Membership coordinator Joe Branch learned of the group from seeing them perform at a Pride festival three years ago and has helped spearhead bringing the group to other events around the area, such as Gay Day at the Hillwood Museum this past year.
“What we try to do is perform at Pride and try to find other venues to do demos, hold open houses and try to perform at different community events to get people interested in square dancing,” Branch says. “Square dancing is a delightful activity full of wonderful people. I think the D.C. Lambda Squares is the friendliest group of people I have ever met.”
Many of the members have been with the group for at least 10 years, and this is designated with a special bar that they put on their membership badge. This past year, the group had to order some 20-year bars to commemorate those that have been involved since the early ’90s.
“Those who were here at the beginning did wear traditional western wear, and that has been the biggest change, since we wear what we are comfortable in,” Harr says. “For us, it’s not about living up to a certain square dancing cliché, we are all about having fun.”
Cindy Scharf has been going to Lambda Squares since 1997, learning about the group from a friend.
“I got involved initially to get some exercise and to meet some women in the LGBT community, and I ended up meeting a lot of good friends,” she says. “After a hard day of work, to come in and see so many smiling faces is really uplifting.”
Not only did Scharf make lots of new friends, but her going had a monumental impact on her life.
“I met my wife Olivia there,” she says. “It’s an organization that is open to singles and you don’t need a partner to dance.
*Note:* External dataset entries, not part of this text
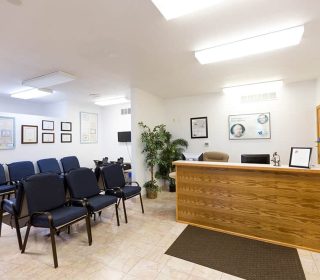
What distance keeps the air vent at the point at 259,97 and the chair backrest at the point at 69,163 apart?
4978 millimetres

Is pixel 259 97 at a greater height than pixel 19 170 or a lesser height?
greater

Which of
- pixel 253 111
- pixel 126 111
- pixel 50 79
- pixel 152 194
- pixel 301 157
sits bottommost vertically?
pixel 152 194

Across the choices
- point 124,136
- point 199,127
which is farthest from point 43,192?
point 199,127

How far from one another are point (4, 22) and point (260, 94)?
503 cm

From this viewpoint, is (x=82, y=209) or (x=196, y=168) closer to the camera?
(x=82, y=209)

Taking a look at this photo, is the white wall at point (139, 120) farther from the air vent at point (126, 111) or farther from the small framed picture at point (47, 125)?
the small framed picture at point (47, 125)

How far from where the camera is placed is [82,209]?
2.54 m

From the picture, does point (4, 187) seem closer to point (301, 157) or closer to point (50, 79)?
point (50, 79)

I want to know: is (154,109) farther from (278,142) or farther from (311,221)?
(311,221)

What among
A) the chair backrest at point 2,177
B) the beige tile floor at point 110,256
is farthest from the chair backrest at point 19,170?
the beige tile floor at point 110,256

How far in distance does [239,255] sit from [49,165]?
489 centimetres

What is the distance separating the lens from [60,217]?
7.40 feet

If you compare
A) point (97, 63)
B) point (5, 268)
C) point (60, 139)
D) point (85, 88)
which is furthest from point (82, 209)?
point (60, 139)

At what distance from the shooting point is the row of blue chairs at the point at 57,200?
89.5 inches
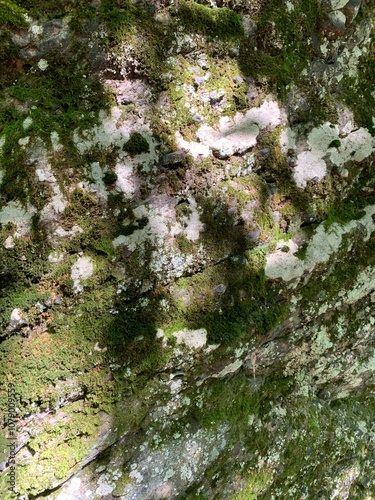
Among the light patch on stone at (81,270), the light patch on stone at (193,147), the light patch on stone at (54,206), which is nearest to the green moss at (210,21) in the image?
the light patch on stone at (193,147)

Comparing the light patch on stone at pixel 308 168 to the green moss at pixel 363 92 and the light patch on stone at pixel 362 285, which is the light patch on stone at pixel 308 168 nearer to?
the green moss at pixel 363 92

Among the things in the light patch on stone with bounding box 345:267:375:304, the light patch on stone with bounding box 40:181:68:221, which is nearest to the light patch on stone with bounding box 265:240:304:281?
the light patch on stone with bounding box 345:267:375:304

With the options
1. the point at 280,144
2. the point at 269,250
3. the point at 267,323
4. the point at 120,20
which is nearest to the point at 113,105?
the point at 120,20

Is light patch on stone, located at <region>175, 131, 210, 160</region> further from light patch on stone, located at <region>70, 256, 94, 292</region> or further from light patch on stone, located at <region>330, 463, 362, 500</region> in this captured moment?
light patch on stone, located at <region>330, 463, 362, 500</region>

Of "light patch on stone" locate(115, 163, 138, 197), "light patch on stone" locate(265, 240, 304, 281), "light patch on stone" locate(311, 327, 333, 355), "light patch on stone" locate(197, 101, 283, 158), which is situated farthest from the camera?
"light patch on stone" locate(311, 327, 333, 355)

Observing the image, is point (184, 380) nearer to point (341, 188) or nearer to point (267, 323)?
point (267, 323)

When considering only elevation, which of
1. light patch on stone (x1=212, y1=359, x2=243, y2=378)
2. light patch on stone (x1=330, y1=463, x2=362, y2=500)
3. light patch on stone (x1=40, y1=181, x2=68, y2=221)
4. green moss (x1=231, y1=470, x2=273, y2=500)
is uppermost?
light patch on stone (x1=40, y1=181, x2=68, y2=221)
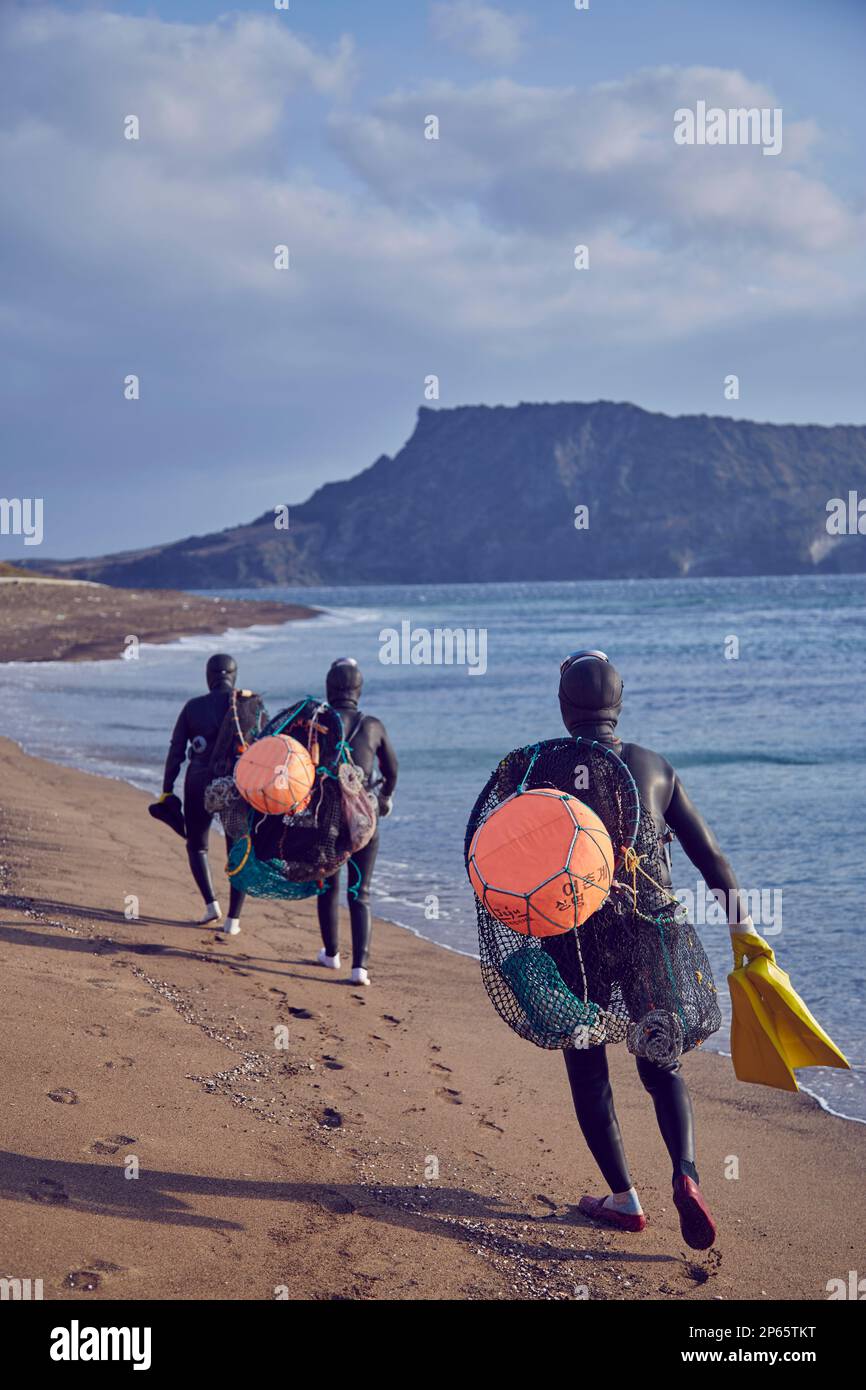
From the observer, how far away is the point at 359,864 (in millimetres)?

People are willing to dance with you. It’s not partnered up in the way the straight dancing is. A lot of people have met the people they are with through square dancing.”
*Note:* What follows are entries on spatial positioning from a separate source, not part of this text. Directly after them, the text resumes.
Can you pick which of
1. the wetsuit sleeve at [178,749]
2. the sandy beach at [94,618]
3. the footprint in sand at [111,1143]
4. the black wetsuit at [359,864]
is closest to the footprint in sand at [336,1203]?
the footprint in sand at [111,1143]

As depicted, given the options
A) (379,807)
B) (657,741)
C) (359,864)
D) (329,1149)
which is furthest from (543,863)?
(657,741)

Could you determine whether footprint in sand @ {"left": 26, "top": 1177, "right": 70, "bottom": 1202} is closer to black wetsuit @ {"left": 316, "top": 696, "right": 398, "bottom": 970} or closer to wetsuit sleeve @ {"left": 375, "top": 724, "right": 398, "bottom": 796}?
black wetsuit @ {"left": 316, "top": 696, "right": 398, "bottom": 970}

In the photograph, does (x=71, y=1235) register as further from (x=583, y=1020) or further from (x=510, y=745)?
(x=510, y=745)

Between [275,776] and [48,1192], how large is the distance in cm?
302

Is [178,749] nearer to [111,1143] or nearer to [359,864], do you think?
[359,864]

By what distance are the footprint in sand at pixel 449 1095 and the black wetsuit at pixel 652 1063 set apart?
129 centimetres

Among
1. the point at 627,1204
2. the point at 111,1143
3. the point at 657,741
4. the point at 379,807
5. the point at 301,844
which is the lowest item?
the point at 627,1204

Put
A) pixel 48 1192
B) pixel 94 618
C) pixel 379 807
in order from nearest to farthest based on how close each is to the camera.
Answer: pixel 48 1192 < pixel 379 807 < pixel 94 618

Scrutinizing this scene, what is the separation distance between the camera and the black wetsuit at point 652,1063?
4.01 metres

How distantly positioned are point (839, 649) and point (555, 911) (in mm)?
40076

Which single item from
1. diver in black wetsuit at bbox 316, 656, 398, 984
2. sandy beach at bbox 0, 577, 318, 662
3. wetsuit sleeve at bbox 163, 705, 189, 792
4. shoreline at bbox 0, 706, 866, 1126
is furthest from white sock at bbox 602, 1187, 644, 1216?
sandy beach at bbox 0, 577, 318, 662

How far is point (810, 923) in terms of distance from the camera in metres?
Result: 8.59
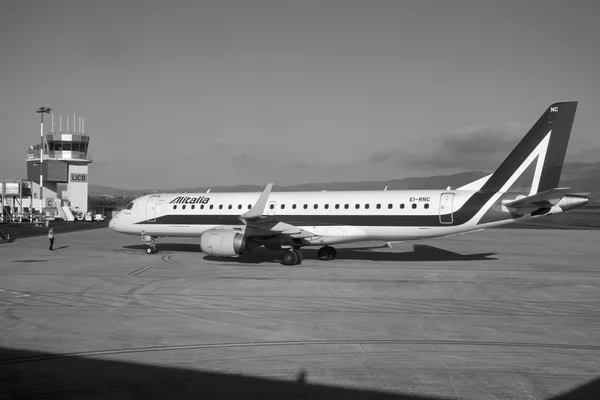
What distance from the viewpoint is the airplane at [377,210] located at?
68.4 ft

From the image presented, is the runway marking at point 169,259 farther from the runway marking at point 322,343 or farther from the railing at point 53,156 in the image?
the railing at point 53,156

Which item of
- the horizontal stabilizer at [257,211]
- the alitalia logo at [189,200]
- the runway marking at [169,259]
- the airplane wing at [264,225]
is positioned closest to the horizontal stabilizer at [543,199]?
the airplane wing at [264,225]

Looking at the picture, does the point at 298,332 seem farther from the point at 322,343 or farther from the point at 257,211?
the point at 257,211

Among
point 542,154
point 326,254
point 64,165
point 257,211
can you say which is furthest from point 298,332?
point 64,165

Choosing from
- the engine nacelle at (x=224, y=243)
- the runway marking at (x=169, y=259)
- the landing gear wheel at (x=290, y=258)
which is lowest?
the runway marking at (x=169, y=259)

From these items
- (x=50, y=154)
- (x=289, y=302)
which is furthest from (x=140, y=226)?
(x=50, y=154)

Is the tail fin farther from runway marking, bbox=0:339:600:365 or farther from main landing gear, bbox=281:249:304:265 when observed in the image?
runway marking, bbox=0:339:600:365

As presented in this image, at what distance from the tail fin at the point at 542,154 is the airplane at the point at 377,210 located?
1.5 inches

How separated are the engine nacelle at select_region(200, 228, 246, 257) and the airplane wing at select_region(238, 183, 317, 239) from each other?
2.36 feet

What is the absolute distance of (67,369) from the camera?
28.5 ft

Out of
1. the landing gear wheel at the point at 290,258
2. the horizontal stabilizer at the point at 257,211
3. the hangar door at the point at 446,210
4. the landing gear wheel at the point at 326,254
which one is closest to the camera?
the horizontal stabilizer at the point at 257,211

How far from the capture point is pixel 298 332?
1133 centimetres

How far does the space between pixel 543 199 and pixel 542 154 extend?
2312 mm

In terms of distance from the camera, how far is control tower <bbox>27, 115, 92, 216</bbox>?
234ft
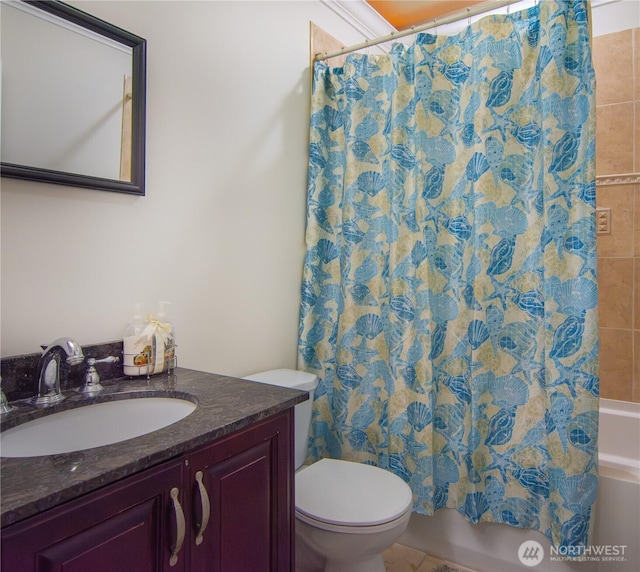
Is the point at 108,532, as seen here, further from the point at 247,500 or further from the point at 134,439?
the point at 247,500

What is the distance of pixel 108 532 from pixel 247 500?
34 cm

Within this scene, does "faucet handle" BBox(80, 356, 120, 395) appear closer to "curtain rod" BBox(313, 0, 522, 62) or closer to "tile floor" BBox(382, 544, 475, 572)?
"tile floor" BBox(382, 544, 475, 572)

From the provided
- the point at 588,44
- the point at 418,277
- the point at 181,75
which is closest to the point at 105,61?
the point at 181,75

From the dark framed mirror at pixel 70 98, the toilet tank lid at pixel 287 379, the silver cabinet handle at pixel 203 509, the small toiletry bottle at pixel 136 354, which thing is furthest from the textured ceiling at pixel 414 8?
the silver cabinet handle at pixel 203 509

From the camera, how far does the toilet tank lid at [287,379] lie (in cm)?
173

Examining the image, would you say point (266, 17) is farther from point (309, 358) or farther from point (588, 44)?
point (309, 358)

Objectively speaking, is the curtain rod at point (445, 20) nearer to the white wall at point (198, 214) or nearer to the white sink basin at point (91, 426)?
the white wall at point (198, 214)

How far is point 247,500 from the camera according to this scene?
0.99 m

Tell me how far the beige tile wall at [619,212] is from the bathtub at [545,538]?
0.73 metres

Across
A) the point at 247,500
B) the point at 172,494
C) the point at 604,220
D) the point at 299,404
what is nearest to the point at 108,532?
the point at 172,494

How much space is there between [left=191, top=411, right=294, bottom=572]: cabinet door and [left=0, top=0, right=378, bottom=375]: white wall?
63 cm

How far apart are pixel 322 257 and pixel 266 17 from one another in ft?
3.73

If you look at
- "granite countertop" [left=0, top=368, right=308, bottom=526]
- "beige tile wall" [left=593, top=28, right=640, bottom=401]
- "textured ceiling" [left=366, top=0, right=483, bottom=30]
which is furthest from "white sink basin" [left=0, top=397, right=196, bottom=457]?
"textured ceiling" [left=366, top=0, right=483, bottom=30]

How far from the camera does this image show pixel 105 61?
1287mm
One of her favorite things about the club is that the music isn’t what you would normally think of when you hear the term “square dancing.” That’s another of the positive changes through the years.
“I think there is a misconception that people who square dance tend to dance only to country-western music,” she says, “but the callers have a variety of music from different genres and some relatively modern things.”
Scharf and her wife also use their involvement in square dancing to help them decide on vacations.
“One of the things that we both enjoy about it is that we travel around a lot,” she says. “Every year there’s an annual convention and we use that as an excuse to travel to different places that we might not otherwise had in our sights to go to.”
Both Scharf and Burlison have fond memories of the 20th anniversary party and are looking forward to the fun night that the 30th promises, as well.
“We’re expecting to have some old friends and members who haven’t been here for a while come out for the night,” Harr says. “Remember, before the Internet, people had to actually go out of their houses to meet people and have fun. Square dancing is a great thing for people who love to dance to blow off steam, interact with other members and visit with their friends.”